[DIRECTIONS FOR THIS TASK] Exact repetition of every entry is required.

[ENTRIES PROVIDED]

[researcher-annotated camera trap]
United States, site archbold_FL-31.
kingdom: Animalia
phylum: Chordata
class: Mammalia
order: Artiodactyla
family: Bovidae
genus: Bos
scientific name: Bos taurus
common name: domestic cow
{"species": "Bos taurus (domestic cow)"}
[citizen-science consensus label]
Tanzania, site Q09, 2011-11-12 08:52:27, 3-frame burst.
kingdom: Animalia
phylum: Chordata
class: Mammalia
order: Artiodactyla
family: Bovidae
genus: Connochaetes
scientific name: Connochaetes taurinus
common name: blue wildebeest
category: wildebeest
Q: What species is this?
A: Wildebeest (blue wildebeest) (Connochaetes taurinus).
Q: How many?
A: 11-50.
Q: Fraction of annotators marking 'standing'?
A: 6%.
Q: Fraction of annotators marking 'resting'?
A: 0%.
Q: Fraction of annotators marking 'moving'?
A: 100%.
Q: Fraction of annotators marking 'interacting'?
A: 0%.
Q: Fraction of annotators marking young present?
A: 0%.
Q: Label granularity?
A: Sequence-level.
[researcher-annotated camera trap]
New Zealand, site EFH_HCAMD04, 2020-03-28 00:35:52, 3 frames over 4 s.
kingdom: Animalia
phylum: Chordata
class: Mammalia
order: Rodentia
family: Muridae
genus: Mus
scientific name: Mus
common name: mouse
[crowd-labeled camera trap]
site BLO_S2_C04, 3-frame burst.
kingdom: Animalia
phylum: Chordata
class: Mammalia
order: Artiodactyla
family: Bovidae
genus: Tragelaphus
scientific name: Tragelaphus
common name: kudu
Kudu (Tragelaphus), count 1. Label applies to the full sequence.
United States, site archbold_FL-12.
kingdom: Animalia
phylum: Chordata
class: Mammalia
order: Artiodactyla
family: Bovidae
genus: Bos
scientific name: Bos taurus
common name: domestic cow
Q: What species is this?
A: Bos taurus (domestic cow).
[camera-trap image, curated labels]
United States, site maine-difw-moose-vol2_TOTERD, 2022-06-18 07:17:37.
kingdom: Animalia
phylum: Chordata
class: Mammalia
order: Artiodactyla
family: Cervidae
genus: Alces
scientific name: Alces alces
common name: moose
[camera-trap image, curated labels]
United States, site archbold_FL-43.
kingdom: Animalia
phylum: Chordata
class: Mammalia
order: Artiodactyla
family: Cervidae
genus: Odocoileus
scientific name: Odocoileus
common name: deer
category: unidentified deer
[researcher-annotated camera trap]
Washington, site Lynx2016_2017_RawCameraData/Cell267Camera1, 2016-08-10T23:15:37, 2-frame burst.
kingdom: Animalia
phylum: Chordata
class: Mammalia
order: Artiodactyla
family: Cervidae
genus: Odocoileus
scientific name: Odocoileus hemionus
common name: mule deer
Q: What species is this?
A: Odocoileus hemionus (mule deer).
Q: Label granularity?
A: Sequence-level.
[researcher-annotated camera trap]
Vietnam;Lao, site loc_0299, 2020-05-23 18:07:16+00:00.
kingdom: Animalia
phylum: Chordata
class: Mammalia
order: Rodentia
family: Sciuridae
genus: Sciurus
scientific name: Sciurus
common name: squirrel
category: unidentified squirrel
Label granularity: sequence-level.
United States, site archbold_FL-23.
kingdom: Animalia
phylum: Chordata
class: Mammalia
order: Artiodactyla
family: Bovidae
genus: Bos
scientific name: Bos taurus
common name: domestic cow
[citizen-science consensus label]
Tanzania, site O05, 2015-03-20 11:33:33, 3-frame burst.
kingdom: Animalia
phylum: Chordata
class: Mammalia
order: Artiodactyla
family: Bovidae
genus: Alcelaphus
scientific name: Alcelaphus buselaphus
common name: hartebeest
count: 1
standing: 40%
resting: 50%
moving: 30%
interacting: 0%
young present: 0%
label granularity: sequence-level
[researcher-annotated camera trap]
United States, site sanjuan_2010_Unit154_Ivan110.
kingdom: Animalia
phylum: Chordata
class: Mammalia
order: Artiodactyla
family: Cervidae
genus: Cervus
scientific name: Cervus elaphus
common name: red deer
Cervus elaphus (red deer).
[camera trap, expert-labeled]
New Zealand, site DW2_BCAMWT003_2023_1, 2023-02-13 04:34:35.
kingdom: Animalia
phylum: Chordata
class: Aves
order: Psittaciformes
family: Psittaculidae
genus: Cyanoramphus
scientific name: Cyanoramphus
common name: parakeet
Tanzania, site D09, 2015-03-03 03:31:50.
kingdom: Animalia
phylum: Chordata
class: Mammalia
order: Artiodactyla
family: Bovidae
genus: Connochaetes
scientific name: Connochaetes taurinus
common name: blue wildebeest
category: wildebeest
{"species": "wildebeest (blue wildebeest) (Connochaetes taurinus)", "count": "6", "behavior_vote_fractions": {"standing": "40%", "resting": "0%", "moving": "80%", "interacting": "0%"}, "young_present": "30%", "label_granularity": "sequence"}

[WRITTEN RESPONSE]
[researcher-annotated camera trap]
United States, site archbold_FL-31.
kingdom: Animalia
phylum: Chordata
class: Mammalia
order: Artiodactyla
family: Bovidae
genus: Bos
scientific name: Bos taurus
common name: domestic cow
{"species": "Bos taurus (domestic cow)"}
[citizen-science consensus label]
Tanzania, site Q09, 2011-11-12 08:52:27, 3-frame burst.
kingdom: Animalia
phylum: Chordata
class: Mammalia
order: Artiodactyla
family: Bovidae
genus: Connochaetes
scientific name: Connochaetes taurinus
common name: blue wildebeest
category: wildebeest
Q: What species is this?
A: Wildebeest (blue wildebeest) (Connochaetes taurinus).
Q: How many?
A: 11-50.
Q: Fraction of annotators marking 'standing'?
A: 6%.
Q: Fraction of annotators marking 'resting'?
A: 0%.
Q: Fraction of annotators marking 'moving'?
A: 100%.
Q: Fraction of annotators marking 'interacting'?
A: 0%.
Q: Fraction of annotators marking young present?
A: 0%.
Q: Label granularity?
A: Sequence-level.
[researcher-annotated camera trap]
New Zealand, site EFH_HCAMD04, 2020-03-28 00:35:52, 3 frames over 4 s.
kingdom: Animalia
phylum: Chordata
class: Mammalia
order: Rodentia
family: Muridae
genus: Mus
scientific name: Mus
common name: mouse
[crowd-labeled camera trap]
site BLO_S2_C04, 3-frame burst.
kingdom: Animalia
phylum: Chordata
class: Mammalia
order: Artiodactyla
family: Bovidae
genus: Tragelaphus
scientific name: Tragelaphus
common name: kudu
Kudu (Tragelaphus), count 1. Label applies to the full sequence.
United States, site archbold_FL-12.
kingdom: Animalia
phylum: Chordata
class: Mammalia
order: Artiodactyla
family: Bovidae
genus: Bos
scientific name: Bos taurus
common name: domestic cow
Q: What species is this?
A: Bos taurus (domestic cow).
[camera-trap image, curated labels]
United States, site maine-difw-moose-vol2_TOTERD, 2022-06-18 07:17:37.
kingdom: Animalia
phylum: Chordata
class: Mammalia
order: Artiodactyla
family: Cervidae
genus: Alces
scientific name: Alces alces
common name: moose
[camera-trap image, curated labels]
United States, site archbold_FL-43.
kingdom: Animalia
phylum: Chordata
class: Mammalia
order: Artiodactyla
family: Cervidae
genus: Odocoileus
scientific name: Odocoileus
common name: deer
category: unidentified deer
[researcher-annotated camera trap]
Washington, site Lynx2016_2017_RawCameraData/Cell267Camera1, 2016-08-10T23:15:37, 2-frame burst.
kingdom: Animalia
phylum: Chordata
class: Mammalia
order: Artiodactyla
family: Cervidae
genus: Odocoileus
scientific name: Odocoileus hemionus
common name: mule deer
Q: What species is this?
A: Odocoileus hemionus (mule deer).
Q: Label granularity?
A: Sequence-level.
[researcher-annotated camera trap]
Vietnam;Lao, site loc_0299, 2020-05-23 18:07:16+00:00.
kingdom: Animalia
phylum: Chordata
class: Mammalia
order: Rodentia
family: Sciuridae
genus: Sciurus
scientific name: Sciurus
common name: squirrel
category: unidentified squirrel
Label granularity: sequence-level.
United States, site archbold_FL-23.
kingdom: Animalia
phylum: Chordata
class: Mammalia
order: Artiodactyla
family: Bovidae
genus: Bos
scientific name: Bos taurus
common name: domestic cow
[citizen-science consensus label]
Tanzania, site O05, 2015-03-20 11:33:33, 3-frame burst.
kingdom: Animalia
phylum: Chordata
class: Mammalia
order: Artiodactyla
family: Bovidae
genus: Alcelaphus
scientific name: Alcelaphus buselaphus
common name: hartebeest
count: 1
standing: 40%
resting: 50%
moving: 30%
interacting: 0%
young present: 0%
label granularity: sequence-level
[researcher-annotated camera trap]
United States, site sanjuan_2010_Unit154_Ivan110.
kingdom: Animalia
phylum: Chordata
class: Mammalia
order: Artiodactyla
family: Cervidae
genus: Cervus
scientific name: Cervus elaphus
common name: red deer
Cervus elaphus (red deer).
[camera trap, expert-labeled]
New Zealand, site DW2_BCAMWT003_2023_1, 2023-02-13 04:34:35.
kingdom: Animalia
phylum: Chordata
class: Aves
order: Psittaciformes
family: Psittaculidae
genus: Cyanoramphus
scientific name: Cyanoramphus
common name: parakeet
Tanzania, site D09, 2015-03-03 03:31:50.
kingdom: Animalia
phylum: Chordata
class: Mammalia
order: Artiodactyla
family: Bovidae
genus: Connochaetes
scientific name: Connochaetes taurinus
common name: blue wildebeest
category: wildebeest
{"species": "wildebeest (blue wildebeest) (Connochaetes taurinus)", "count": "6", "behavior_vote_fractions": {"standing": "40%", "resting": "0%", "moving": "80%", "interacting": "0%"}, "young_present": "30%", "label_granularity": "sequence"}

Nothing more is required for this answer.